## START SOURCE EXTRACT
As for the increased light with the tree work, I am happy. My goal was to keep the playground shaded and to get more light into other areas, especially the former "garden" area. These photos were shot at 1pm.

This specific area was completely shaded by 11am before the trees were trimmed.




This was the same area at 3pm before the trees were trimmed.


----------



## Liquidstone (Mar 31, 2021)

Nice work on trimming up those trees and keeping shade in the play area. Sad deal about your Apple tree but I'm sure that it will help with alleviating your deer pressure. Looks like you've done a great job thus far. Keep up the good work, I'll be fallowing along.


----------



## Mark2 (Jun 3, 2021)

Liquidstone said:


> Keep up the good work, I'll be *fallowing * along.


Lol can't decide if on purpose, or an accident..


----------



## Lust4Lawn (Aug 4, 2020)

@Liquidstone Thanks! Ultimately it's the kids' yard, not my sod farm so their needs/wants come first, right? I had mixed emotions for the apple tree, primarily based on her history, but the potential for deer ticks has also been reduced significantly. I don't know how long she had left but all of the apples that were still on the tree went to the deer so there was no waste of the fruit. Removing the apple tree also brought in some light right in front of the playset which I really needed. Thanks for "fallowing" along.

@Mark2LOL. Paging Dr. Freud.


----------



## Lust4Lawn (Aug 4, 2020)

So after a week of being away I came home to the fallowed topsoil with the expected weeds but the unexpected amount of nutsedge.

I was planning on spraying glyphosate in the morning and seeding later in the day. Now I'm wondering if I should add and NIS to the tenacity that I was planning during seed down.

I would love some input on this.


----------



## jrubb42 (Jun 20, 2019)

I would put down NIS with your glypho app. It may not kill the nutsedge off completely but you can always take care of it later. Nutsedge isn't that big of a worry IMO.


----------



## Lust4Lawn (Aug 4, 2020)

@jrubb42 Thanks. Yes, I was planning to use NIS with the glyphosate.
## END SOURCE EXTRACT
● EXERCISES:
• 1. In the forum thread, by what time was the specific area completely shaded before the trees were trimmed?
• 2. Say whether each statement agrees with the forum thread, and quote the words that decide it. (a) The apples left on the apple tree went to the deer. (b) jrubb42 considers nutsedge a big worry. (c) Lust4Lawn planned to seed in the morning and spray glyphosate later in the day.
• 3. According to the forum thread, why did Lust4Lawn put keeping the playground shaded first?
## START PROVIDED DATA
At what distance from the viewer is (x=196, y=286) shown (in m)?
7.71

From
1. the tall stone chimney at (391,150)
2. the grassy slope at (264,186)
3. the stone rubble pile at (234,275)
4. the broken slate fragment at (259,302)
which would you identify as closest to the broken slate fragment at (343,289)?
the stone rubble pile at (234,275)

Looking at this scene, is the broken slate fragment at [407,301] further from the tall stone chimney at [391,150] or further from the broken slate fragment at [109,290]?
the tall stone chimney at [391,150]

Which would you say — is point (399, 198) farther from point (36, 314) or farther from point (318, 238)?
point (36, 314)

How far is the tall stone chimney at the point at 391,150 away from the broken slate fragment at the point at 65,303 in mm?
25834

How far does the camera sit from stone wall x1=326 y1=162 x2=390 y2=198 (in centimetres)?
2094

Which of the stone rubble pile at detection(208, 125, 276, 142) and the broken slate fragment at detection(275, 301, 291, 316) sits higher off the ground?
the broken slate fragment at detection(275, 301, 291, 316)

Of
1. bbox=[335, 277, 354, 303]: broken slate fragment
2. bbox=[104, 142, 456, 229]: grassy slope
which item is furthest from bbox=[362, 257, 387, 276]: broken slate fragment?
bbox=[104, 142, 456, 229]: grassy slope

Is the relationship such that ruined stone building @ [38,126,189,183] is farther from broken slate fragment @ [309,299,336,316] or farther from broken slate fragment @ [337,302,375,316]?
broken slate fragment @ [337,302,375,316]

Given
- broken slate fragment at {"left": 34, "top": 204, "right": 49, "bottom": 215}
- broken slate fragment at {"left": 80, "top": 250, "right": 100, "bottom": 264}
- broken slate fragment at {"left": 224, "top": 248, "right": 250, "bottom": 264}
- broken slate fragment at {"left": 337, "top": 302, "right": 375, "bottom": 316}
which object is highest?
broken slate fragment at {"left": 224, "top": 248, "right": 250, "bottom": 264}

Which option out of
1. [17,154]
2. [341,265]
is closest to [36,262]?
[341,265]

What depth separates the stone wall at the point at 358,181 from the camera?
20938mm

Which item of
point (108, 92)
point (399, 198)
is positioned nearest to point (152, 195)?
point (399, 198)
## END PROVIDED DATA
● FINAL RESULTS:
• 1. By 11am.

• 2.
(a) Yes: "all of the apples that were still on the tree went to the deer so there was no waste of the fruit."
(b) No: "Nutsedge isn't that big of a worry IMO."
(c) No: "I was planning on spraying glyphosate in the morning and seeding later in the day."

• 3. Lust4Lawn says it is ultimately the kids' yard, not a sod farm. Their needs and wants therefore come first.